Petit village de Svanétie, au nord-ouest de la Géorgie, dans les monts du Caucase. La religion et les rîtes spirituels règnent en maîtres, « tout est la volonté de Dieu ». 1992, les hommes reviennent de la guerre. Nous suivons l’histoire de la jeune Dina, promise à David par son grand-père, « C’est le meilleur parti du village ». Elle ne l’aime pas, « On ne peut pas se forcer à aimer ». Elle est amoureuse de Gegi, le frère d’armes de David. Mais dans une région où la tradition permet aux hommes d’enlever leur future épouse, « Une femme n’a pas son mot à dire ». Dina s’obstine et parvient à fuir le destin que lui impose la société patriarcale, elle devient mère (Dede). Mais ce destin n’aura de cesse de lui revenir en pleine figure, « on ne peut rien y changer c’est la tradition ». Dans des villages où même certaines femmes entretiennent l’ordre établit, c’est finalement le prêtre qui se montre le plus progressiste.

Primée au Cinemed en 2013 pour Dinola, point de départ du scénario de Dede, Mariam Khatchvani signe là un premier long métrage puissant et instructif. Présenté en compétition officielle pour l’Antigone d’Or, le film dépeint avec justesse et dans une certaine lenteur, le poids des traditions ancestrales qui pèsent sur les femmes et qui régissent la société géorgienne. Des femmes souvent sacrifiées au nom de la paix sociale, « il faut que tu restes sinon le sang coulera entre nos familles », et des hommes qui « ont soif de sang ».

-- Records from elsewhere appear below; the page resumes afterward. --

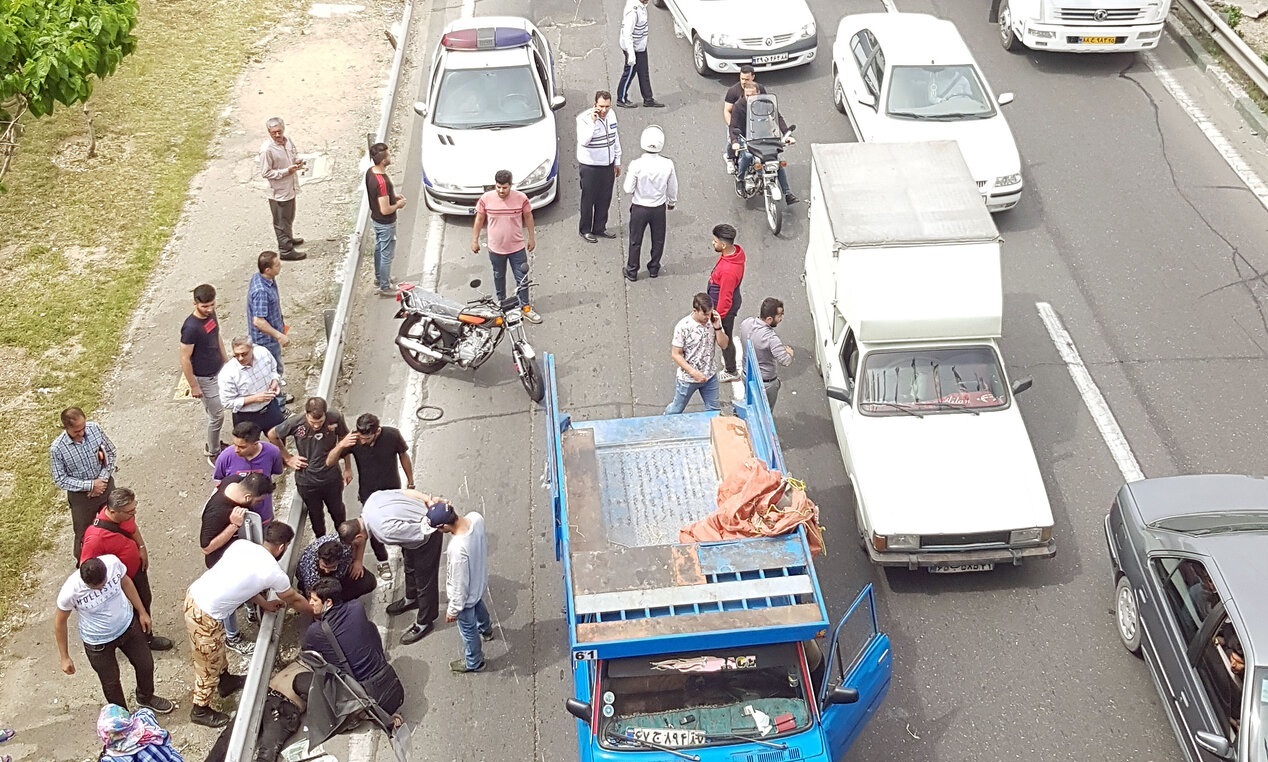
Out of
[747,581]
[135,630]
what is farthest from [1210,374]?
[135,630]

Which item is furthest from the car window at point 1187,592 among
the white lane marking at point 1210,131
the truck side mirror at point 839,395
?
the white lane marking at point 1210,131

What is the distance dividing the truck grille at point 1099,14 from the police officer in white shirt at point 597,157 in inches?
289

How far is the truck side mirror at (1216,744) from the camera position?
7.52 metres

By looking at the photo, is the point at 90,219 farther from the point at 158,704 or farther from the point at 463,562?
the point at 463,562

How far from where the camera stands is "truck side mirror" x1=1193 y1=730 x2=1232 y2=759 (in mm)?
7523

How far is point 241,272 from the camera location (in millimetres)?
14461

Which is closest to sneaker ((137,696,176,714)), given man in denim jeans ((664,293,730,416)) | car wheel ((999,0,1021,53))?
man in denim jeans ((664,293,730,416))

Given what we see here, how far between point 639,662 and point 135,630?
3.82m

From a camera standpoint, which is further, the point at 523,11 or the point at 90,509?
the point at 523,11

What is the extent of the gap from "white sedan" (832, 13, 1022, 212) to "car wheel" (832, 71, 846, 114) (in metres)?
0.18

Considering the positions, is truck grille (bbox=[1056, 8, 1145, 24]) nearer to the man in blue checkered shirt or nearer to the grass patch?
the grass patch

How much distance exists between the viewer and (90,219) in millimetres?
15555

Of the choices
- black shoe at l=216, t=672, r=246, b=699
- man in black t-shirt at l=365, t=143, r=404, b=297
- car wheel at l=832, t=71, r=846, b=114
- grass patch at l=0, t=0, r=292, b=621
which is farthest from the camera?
car wheel at l=832, t=71, r=846, b=114

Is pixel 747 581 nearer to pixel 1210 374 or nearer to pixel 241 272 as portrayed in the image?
pixel 1210 374
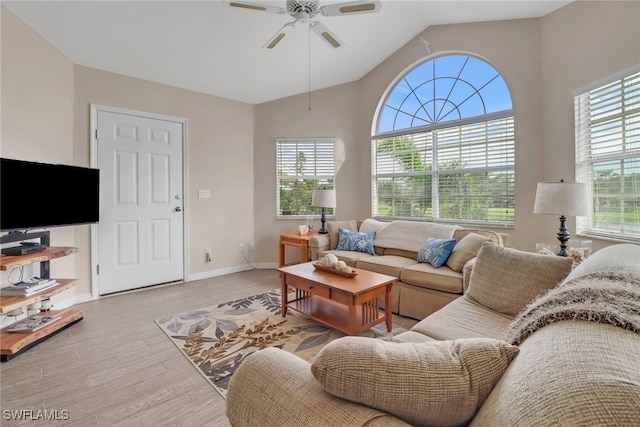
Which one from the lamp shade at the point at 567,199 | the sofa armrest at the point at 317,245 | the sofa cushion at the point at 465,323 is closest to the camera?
the sofa cushion at the point at 465,323

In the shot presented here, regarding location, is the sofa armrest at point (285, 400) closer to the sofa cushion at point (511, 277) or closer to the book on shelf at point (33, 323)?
the sofa cushion at point (511, 277)

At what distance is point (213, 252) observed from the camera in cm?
429

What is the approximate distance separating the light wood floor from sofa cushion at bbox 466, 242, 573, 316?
934 mm

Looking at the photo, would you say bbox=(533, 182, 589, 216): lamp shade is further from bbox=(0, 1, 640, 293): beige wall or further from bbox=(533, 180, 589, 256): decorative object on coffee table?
bbox=(0, 1, 640, 293): beige wall

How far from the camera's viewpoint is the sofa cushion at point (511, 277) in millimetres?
1701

Dede, c’est l’histoire de la grand-mère de la réalisatrice. C’est aussi l’histoire, toujours actuelle, de sa région natale, que Mariam Khatchvani décrit comme « un coin de paradis, malgré les conditions difficiles ». La cinéaste a d’ailleurs tourné avec les vrais villageois sur place, « Dina représente le peuple ». Des villages isolés du monde, où il neige la majeure partie de l’année. Des populations repliées sur leurs croyances et leurs rîtes, qui permettent d’entrer en contact avec les ancêtres et soigner les malades. Mariam Khatchvani est elle-même très attachée à ces rituels, « j’y crois vraiment », confie-t-elle. Elle a d’ailleurs débuté son tournage durant la semaine des esprits, afin que celui-ci se déroule sans accrocs.